Hacker News new | ask | show | jobs
by imtringued 260 days ago
Deep Equilibrium Models

>We present a new approach to modeling sequential data: the deep equilibrium model (DEQ). Motivated by an observation that the hidden layers of many existing deep sequence models converge towards some fixed point, we propose the DEQ approach that directly finds these equilibrium points via root-finding. Such a method is equivalent to running an infinite depth (weight-tied) feedforward network, but has the notable advantage that we can analytically backpropagate through the equilibrium point using implicit differentiation.

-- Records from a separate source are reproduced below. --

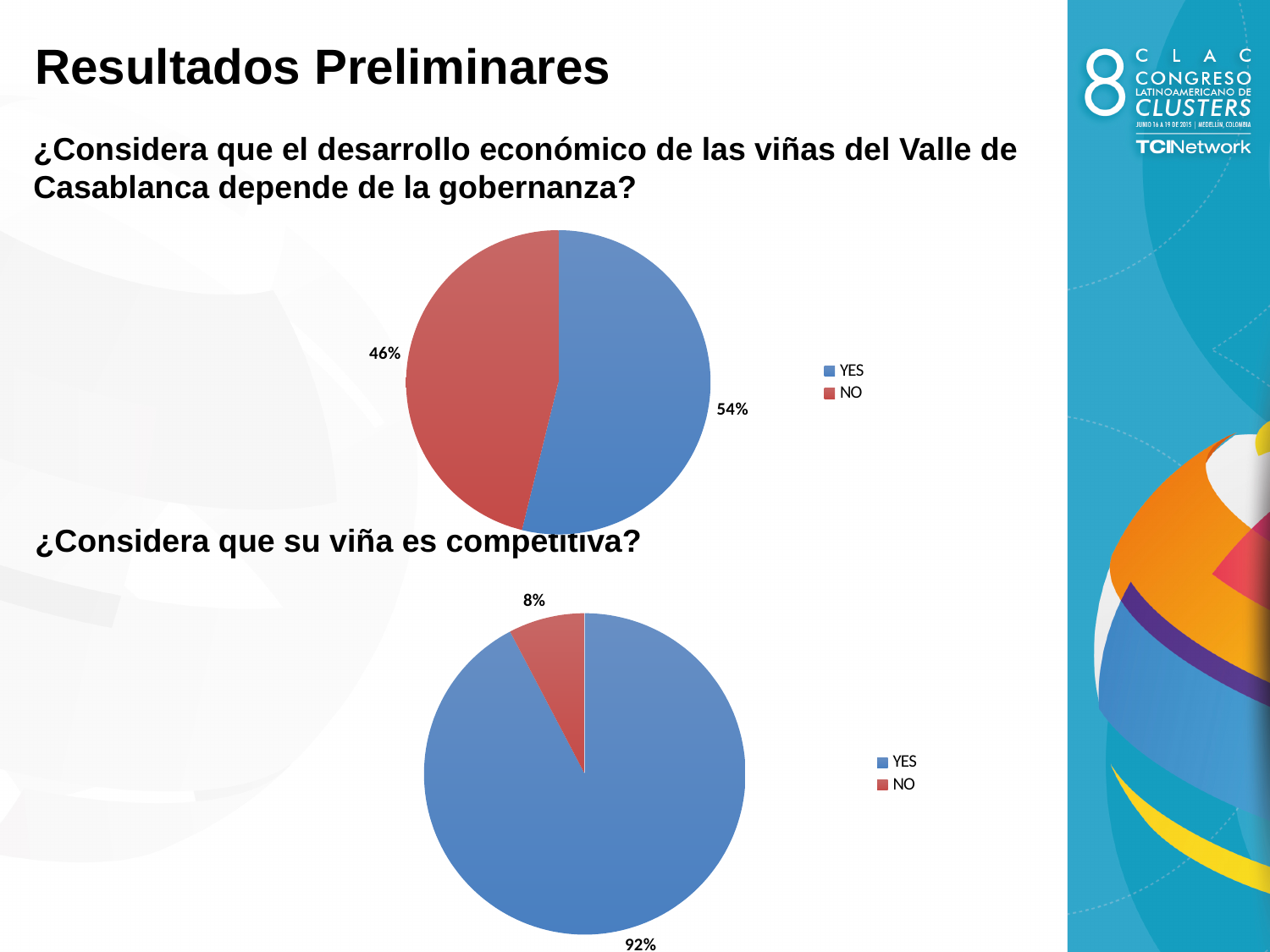
In the top pie chart (about governance), what share of respondents answered YES? 54% In the top pie chart (about governance), what is the difference in percentage points between YES and NO? 8 In the top pie chart, which colour represents NO? red In the bottom pie chart (about competitiveness), what share of respondents answered YES? 92% What type of chart is used on this slide? pie chart In the bottom pie chart (about competitiveness), which answer has the smaller share? NO In the bottom pie chart (about competitiveness), what is the difference in percentage points between YES and NO? 84 Is the YES share larger in the top pie chart or in the bottom pie chart? bottom pie chart How many entries does the legend of the bottom pie chart list? 2 In the bottom pie chart (about competitiveness), what share of respondents answered NO? 8% In the top pie chart (about governance), which answer has the larger share? YES In the top pie chart (about governance), what share of respondents answered NO? 46%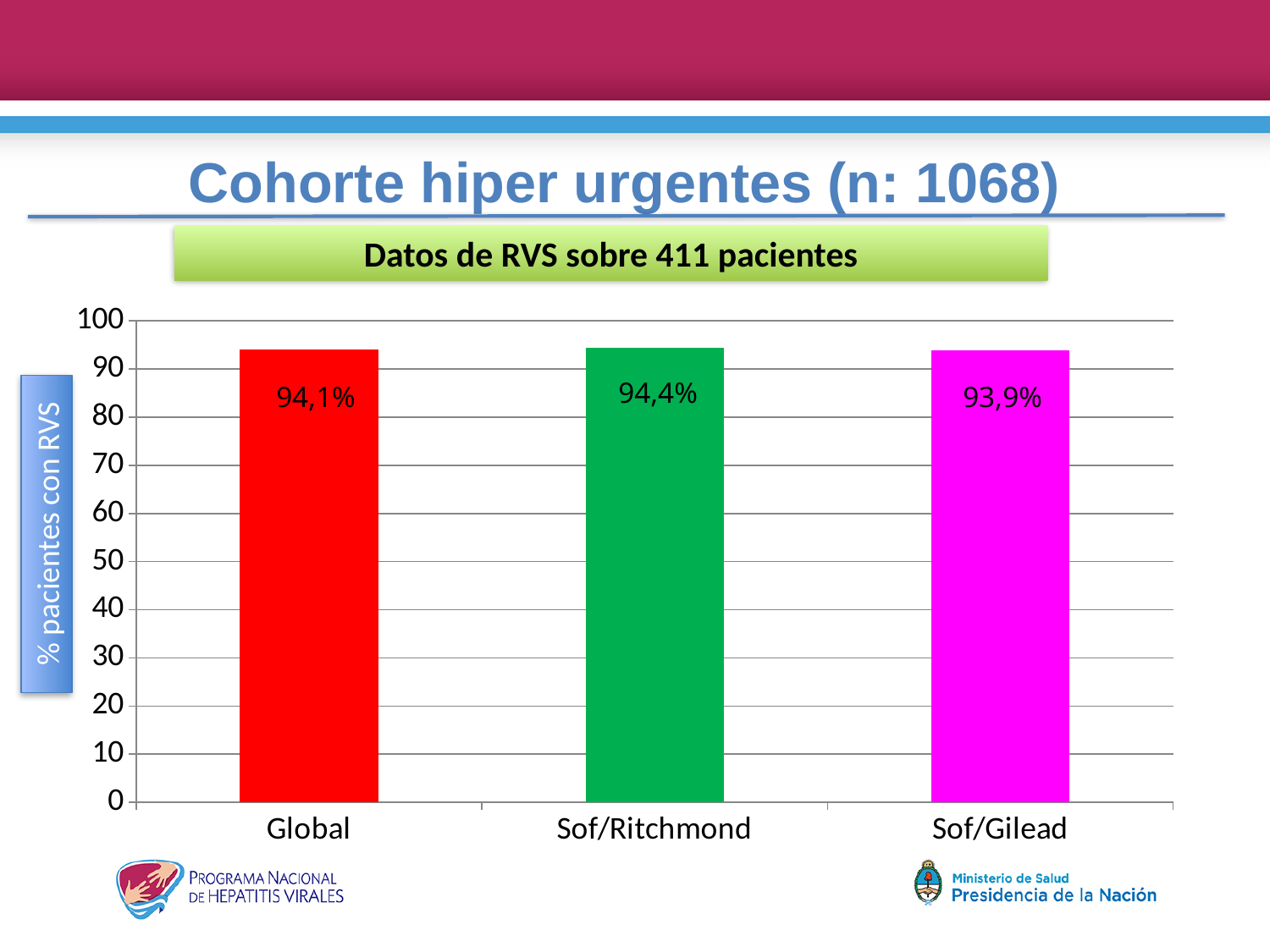
Which category has the lowest value according to the data labels? Sof/Gilead What is the difference between the values for Sof/Ritchmond and Sof/Gilead? 0,5% What is the difference between the values for Sof/Ritchmond and Global? 0,3% What is the value for Global? 94,1% According to the data labels, which is larger: the value for Global or the value for Sof/Gilead? Global Is the value for Global greater or less than 90? greater What kind of chart is shown on the slide? bar chart What is the value for Sof/Ritchmond? 94,4% How many categories are shown on the x axis? 3 What is the value for Sof/Gilead? 93,9% Which category has the highest value according to the data labels? Sof/Ritchmond What is the label of the vertical axis? % pacientes con RVS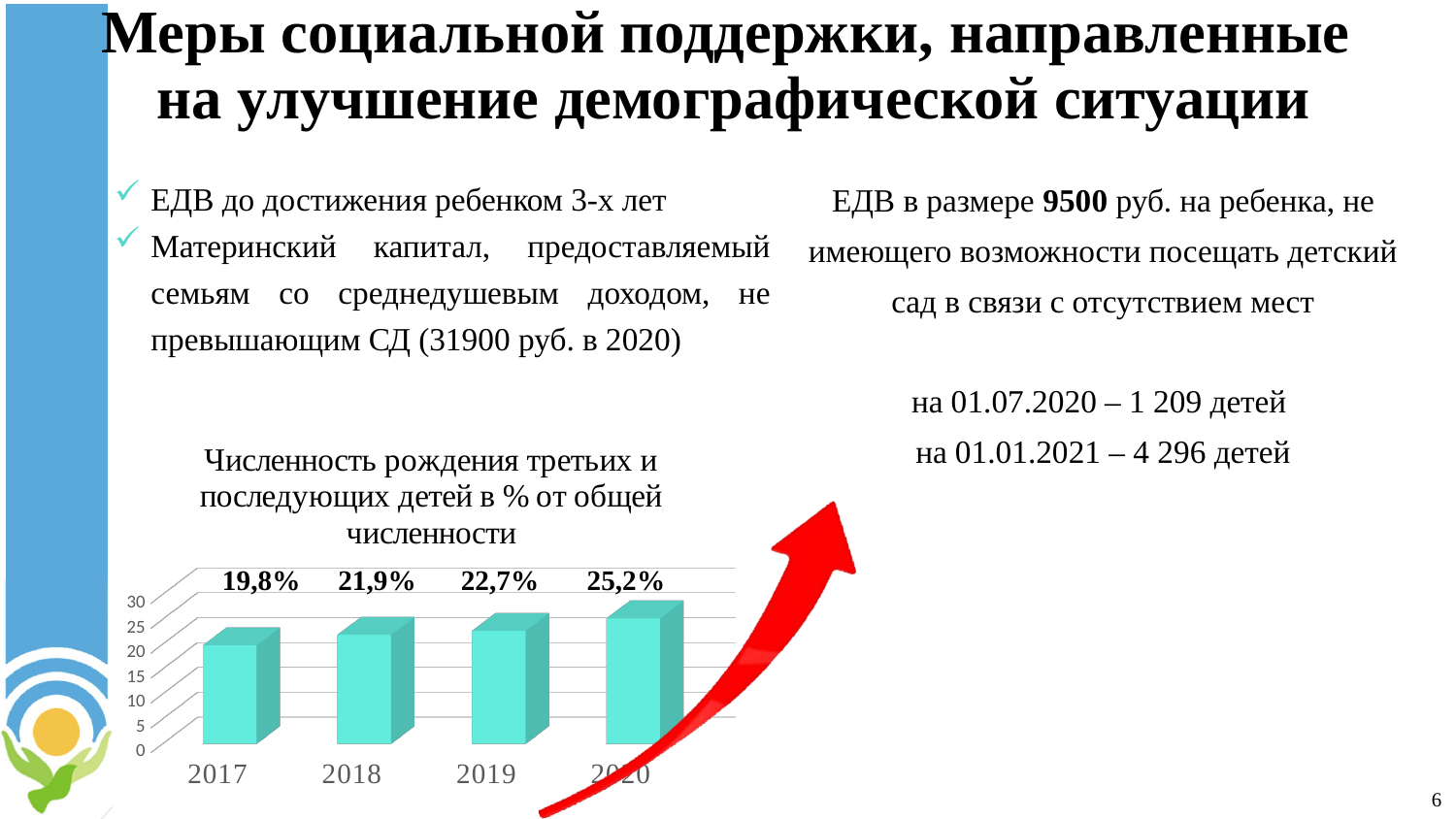
Do the values rise or fall from 2017 to 2020? rise How many years are shown on the x axis? 4 What is the value for 2019? 22,7% What is the title of the chart? Численность рождения третьих и последующих детей в % от общей численности Which year has the lowest value? 2017 Which year has the highest value? 2020 What is the value for 2020? 25,2% What is the difference between the values for 2020 and 2017? 5,4% Is the value for 2020 greater or less than 20? greater Which is larger, the value for 2018 or the value for 2019? 2019 What kind of chart is shown? bar chart What is the value for 2017? 19,8%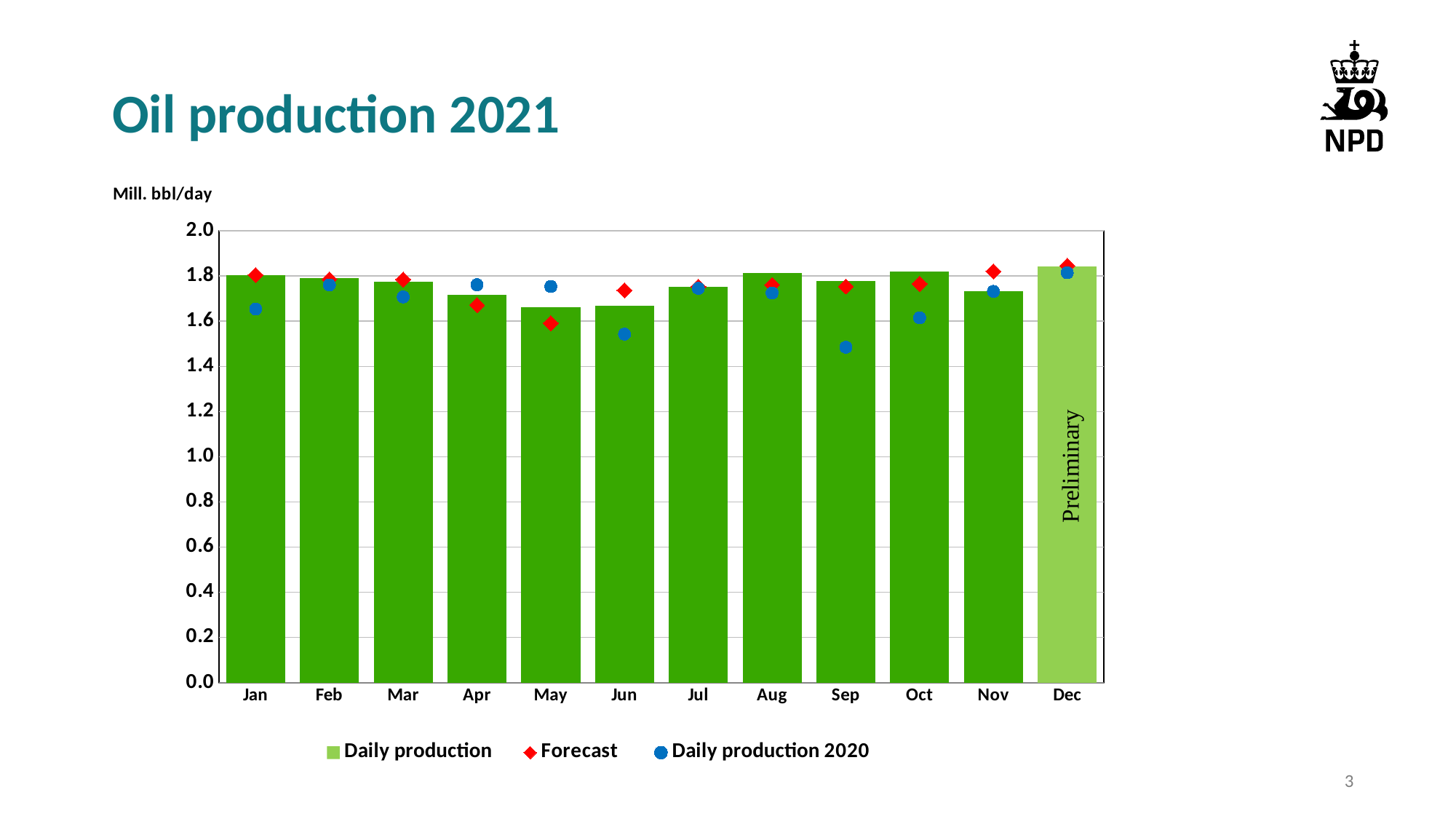
Is the Daily production value for May greater or less than 1.8? less What unit is shown above the y axis? Mill. bbl/day How many months are shown on the x axis? 12 For Sep, which is larger: Daily production or Daily production 2020? Daily production What kind of chart is shown on the slide? Bar chart Is the Forecast value for Apr greater or less than 1.8? less How many series does the legend list? 3 For Apr, which is larger: Forecast or Daily production 2020? Daily production 2020 Which month has the lowest Forecast value? May Is the Daily production value for Jan greater or less than 1.6? greater Which month has the lowest Daily production 2020 value? Sep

https://arxiv.org/abs/1909.01377

What's fascinating about deep equilibrium models is that you only need a single layer to be equivalent to a conventional deep neural network with multiple layers. Recursion is all you need! The model automatically uses more iterations for difficult tasks and fewer iterations for easy tasks.

1 comments

Thanks something like that was going through my mind, nice to get a good reference for it. Any insights on why this is not a more popular approach? Maybe it's too difficult for a single layer to scale.

I read a paper recently on something similar for diffusion, called Fixed Point Diffusion Models. They specialize the first and last layers but recurse the middle layer some number of times until convergence.

Considering how a Transformer is a residual model, each layer must be adding more and more precise adjustments to the selected token. It makes a lot of sense to think of this like the steps of an optimisation method.